What you need to do: Repeat, exactly and in full, the lines of the listing below, but without any pictures.

** Stored data follows **

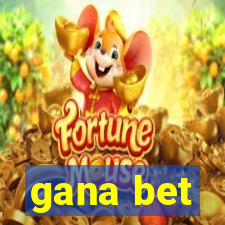 gana bet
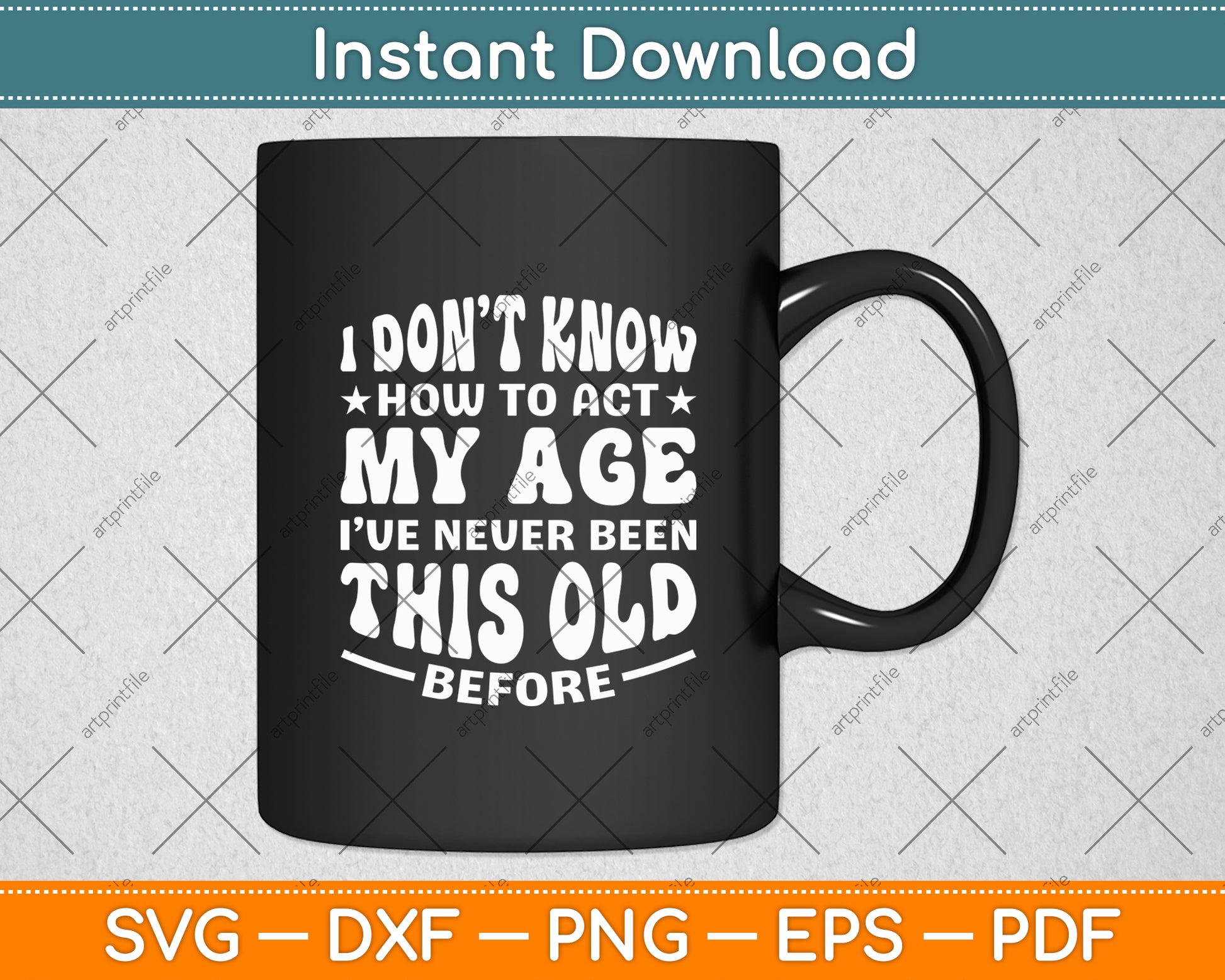 I Don’t Know How To Act My Age I've Never Been This Old Svg Digital Cutting File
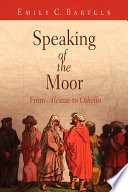 Speaking of the Moor from Alcazar to Othello /
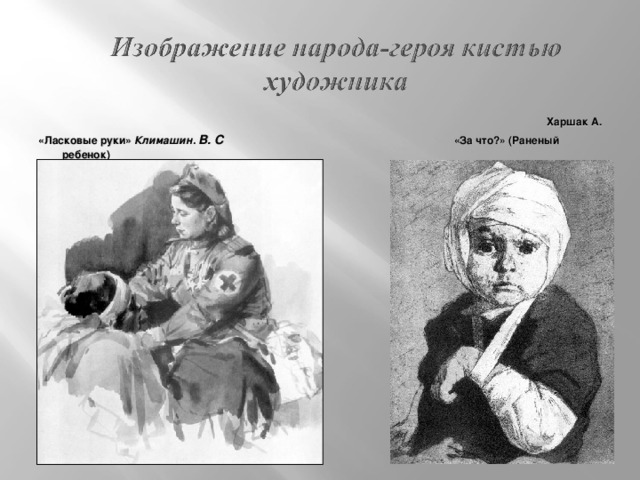 Харшак А. «Ласковые руки» Климашин.  В. С «За что?» (Раненый ребенок) 1942  .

** End of Stored data **

Response:
 gana bet
 I Don’t Know How To Act My Age I've Never Been This Old Svg Digital Cutting File
 Speaking of the Moor from Alcazar to Othello /
 Харшак А. «Ласковые руки» Климашин.  В. С «За что?» (Раненый ребенок) 1942  .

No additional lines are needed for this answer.